▶ _RECORDS SHOWN_:
%%
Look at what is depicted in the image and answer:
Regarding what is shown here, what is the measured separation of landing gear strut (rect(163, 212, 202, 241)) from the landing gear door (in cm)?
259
%%
%%
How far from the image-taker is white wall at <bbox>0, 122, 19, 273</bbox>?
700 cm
%%
How many lines in the entries above contain the string "from", counting only case-exact matches? Reply with the number alone.

▶ _COMPLETE ANSWER_:
2